**Work item:** Transcribe the entries below without changing a word, and omit every picture.

Records from a dataset
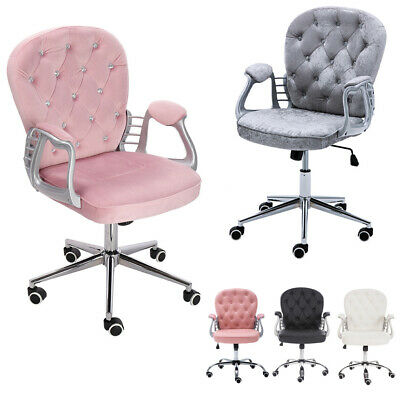 Small PU Leather Task Office Computer Shop Home Chair Swivel Desk Seat Adjustabl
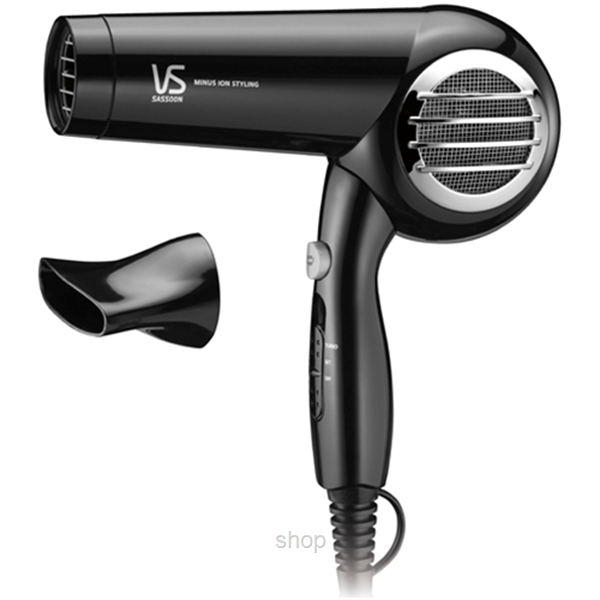 VS Sassoon 1900W Neo-Retro Folding Handle Dryer - VSD590BH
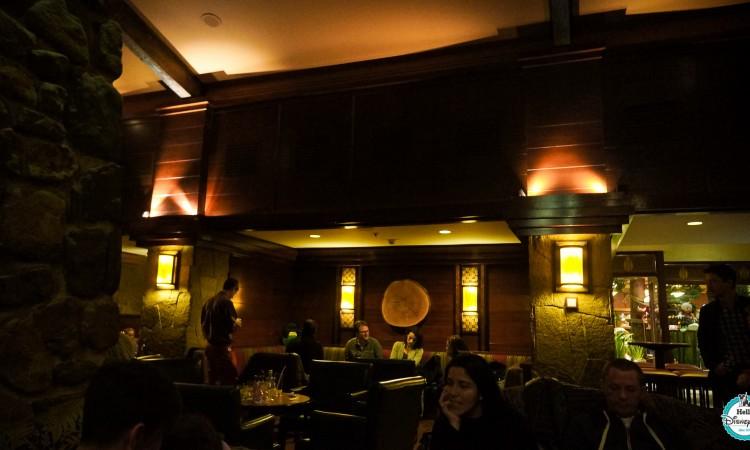Redwood Bar Sequoia Lodge - Disneyland Paris
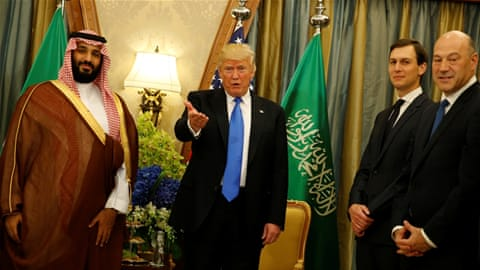 Why Saudi-Israeli normalisation could be dangerous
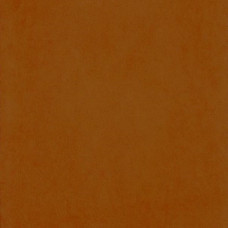 Бархат ткань для мебели ritz 1688 guld, темное золото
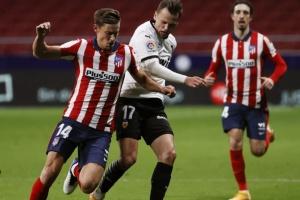 «Атлетіко» переміг «Валенсію» і впевнено лідирує в Ла Лізі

**Reply:**
 Small PU Leather Task Office Computer Shop Home Chair Swivel Desk Seat Adjustabl
 VS Sassoon 1900W Neo-Retro Folding Handle Dryer - VSD590BH
Redwood Bar Sequoia Lodge - Disneyland Paris
 Why Saudi-Israeli normalisation could be dangerous
 Бархат ткань для мебели ritz 1688 guld, темное золото
 «Атлетіко» переміг «Валенсію» і впевнено лідирує в Ла Лізі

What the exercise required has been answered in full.